TLDR Daily Update 2021-01-11

Apple + Hyundai autonomous cars 🚗, Martian rocket fuel 🚀, internet speed record ⚡

Big Tech & Startups

The deplatforming of President Trump (8 minute read)

The tech world has come out in force against President Trump in the past week. More than a dozen companies have placed unprecedented restrictions or banned Trump from using their services. Twitter permanently banned his account and intends to reset the official @POTUS account's followers to zero before handing it to the new Biden administration. Facebook and Instagram have announced indefinite suspensions, with a minimum duration of two weeks. Other social media and eCommerce platforms have banned Trump or any activity regarding Trump. Google has removed the alternative social media app, Parler, due to a lack of moderation. Apple has sent Parler a takedown notification, saying it would remove the app unless it started filtering content that endangers safety.

Apple, Hyundai set to agree electric car tie-up (2 minute read)

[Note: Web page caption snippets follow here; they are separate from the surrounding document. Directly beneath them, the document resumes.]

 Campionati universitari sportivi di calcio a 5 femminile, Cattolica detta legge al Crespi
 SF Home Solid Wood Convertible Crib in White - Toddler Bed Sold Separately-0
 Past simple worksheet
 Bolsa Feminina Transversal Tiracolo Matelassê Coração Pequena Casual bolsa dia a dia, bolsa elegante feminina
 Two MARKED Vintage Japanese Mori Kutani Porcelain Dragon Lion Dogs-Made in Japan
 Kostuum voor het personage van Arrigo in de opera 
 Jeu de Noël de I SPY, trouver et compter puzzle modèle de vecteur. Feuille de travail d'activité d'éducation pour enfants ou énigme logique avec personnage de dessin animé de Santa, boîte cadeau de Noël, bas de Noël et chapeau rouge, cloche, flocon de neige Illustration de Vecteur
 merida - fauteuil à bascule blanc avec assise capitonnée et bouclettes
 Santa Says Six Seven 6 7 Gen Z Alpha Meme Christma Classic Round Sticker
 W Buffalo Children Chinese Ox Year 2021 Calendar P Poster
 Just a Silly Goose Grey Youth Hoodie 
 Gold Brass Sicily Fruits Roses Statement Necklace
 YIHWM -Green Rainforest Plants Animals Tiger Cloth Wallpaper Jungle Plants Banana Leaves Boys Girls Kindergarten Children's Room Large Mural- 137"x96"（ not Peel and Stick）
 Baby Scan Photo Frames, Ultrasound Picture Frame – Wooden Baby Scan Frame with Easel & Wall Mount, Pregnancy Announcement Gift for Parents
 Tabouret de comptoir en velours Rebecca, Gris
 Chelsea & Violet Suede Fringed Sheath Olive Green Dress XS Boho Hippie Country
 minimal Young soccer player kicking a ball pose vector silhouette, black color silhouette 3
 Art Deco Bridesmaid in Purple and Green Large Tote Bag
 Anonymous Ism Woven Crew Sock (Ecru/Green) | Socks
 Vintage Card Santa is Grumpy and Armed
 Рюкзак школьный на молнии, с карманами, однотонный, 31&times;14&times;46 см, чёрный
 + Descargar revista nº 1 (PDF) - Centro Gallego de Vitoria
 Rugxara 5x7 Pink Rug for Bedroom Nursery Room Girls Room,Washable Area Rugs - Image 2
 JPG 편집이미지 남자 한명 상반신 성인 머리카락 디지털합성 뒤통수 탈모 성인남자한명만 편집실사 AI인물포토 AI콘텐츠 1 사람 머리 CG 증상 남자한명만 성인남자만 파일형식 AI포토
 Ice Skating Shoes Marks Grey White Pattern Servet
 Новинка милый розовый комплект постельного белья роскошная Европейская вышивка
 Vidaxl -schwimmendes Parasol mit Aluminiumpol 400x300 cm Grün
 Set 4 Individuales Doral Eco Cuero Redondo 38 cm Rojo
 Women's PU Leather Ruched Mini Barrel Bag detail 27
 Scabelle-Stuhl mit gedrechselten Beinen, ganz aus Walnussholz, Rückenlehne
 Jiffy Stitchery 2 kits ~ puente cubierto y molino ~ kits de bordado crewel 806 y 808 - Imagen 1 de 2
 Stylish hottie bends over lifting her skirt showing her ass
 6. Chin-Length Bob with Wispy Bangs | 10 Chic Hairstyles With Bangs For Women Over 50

Hyundai Motor and Apple Inc are planning to sign a partnership deal on autonomous electric cars by March. The companies will either build the cars at Kia Motors' factory in Georgia or will invest jointly in a new factory. They plan to produce 100,000 vehicles by around 2024. A beta version of Apple's car might be released next year. Both companies have declined to comment on the rumors.
Science & Futuristic Technology

Scientists Create New Way to Convert Methane Into Rocket Fuel on Mars (3 minute read)

Researchers have discovered a new method of converting methane into rocket fuel on Mars. While the new method has succeeded in lab tests, a lot of engineering and research is needed before it can be used on real missions. The new method uses a single-atom zinc catalyst and an existing method of converting water into breathable oxygen. Modern-day rockets use liquid hydrogen fuels, but there are many benefits to methane-based fuels, and some companies are already endorsing the new method.

They spent 12 years solving a puzzle. It yielded the first COVID-19 vaccines (9 minute read)

A small group of government and university scientists who spent more than a decade studying viruses contributed a critical piece to the most promising candidates for the COVID-19 vaccines. The SARS-CoV-2 spike protein can change shape, making it difficult to neutralize. Previous research into cold vaccines found that stabilizing the shapeshifting protein resulted in more neutralizing power. This technique was used to design an experimental mRNA vaccine for MERS, then later was used in developing the COVID-19 vaccines.
Programming, Design & Data Science

What Silicon Valley "Gets" about Software Engineers that Traditional Companies Do Not (12 minute read)

Silicon Valley companies consistently understand a few things that their traditional counterparts either fail to understand or implement into practice. These practices result in faster innovation, better professional growth, and better utilization. SV-like companies think of engineers as value generators and creative problem solvers, while traditional companies think of them as factory workers. Engineers at SV-like companies are given more autonomy, tools, and information, which allows them to add value when they see an opportunity.

Ecco (GitHub Repo)

Ecco is a python library that explains Natural Language Processing models using interactive visualizations. It creates interactive visualizations in Jupyter notebooks to explain the behavior of Transformer-based language models.

Institute Breaks Transmission World Record With 125,000 Gbps Using an Optical Fiber (2 minute read)

Researchers from Japan have achieved the world's first transmission exceeding 1 petabit per second in a single-core multi-mode optical fiber. At 125,000 Gbps, the experiment broke the current record transmission in a multi-mode fiber by 2.5 times. The researchers now plan to increase the distance of the transmission and integrate it with multi-core technology.

I was at Amzn in 2000 when the internet bubble popped (Twitter Thread)

In 2000, the internet bubble popped. Capital markets dried up and Amazon was burning $1 billion a year, with expensive Sun servers at their data centers as their largest expense. The company spent a year replacing Sun servers with HP/Linux machines, which formed the foundation for AWS. Linux kernel had only been released in 1994, the same year Amazon started, so it was a novel and risky approach at the time. The transition made Amazon freeze all new features for over a year, causing a deceleration in revenue growth. Amazon came close to going bankrupt around that time. With the infrastructure completed, Amazon then decided to rent it out as the company only needed high capacities during peak retail seasons.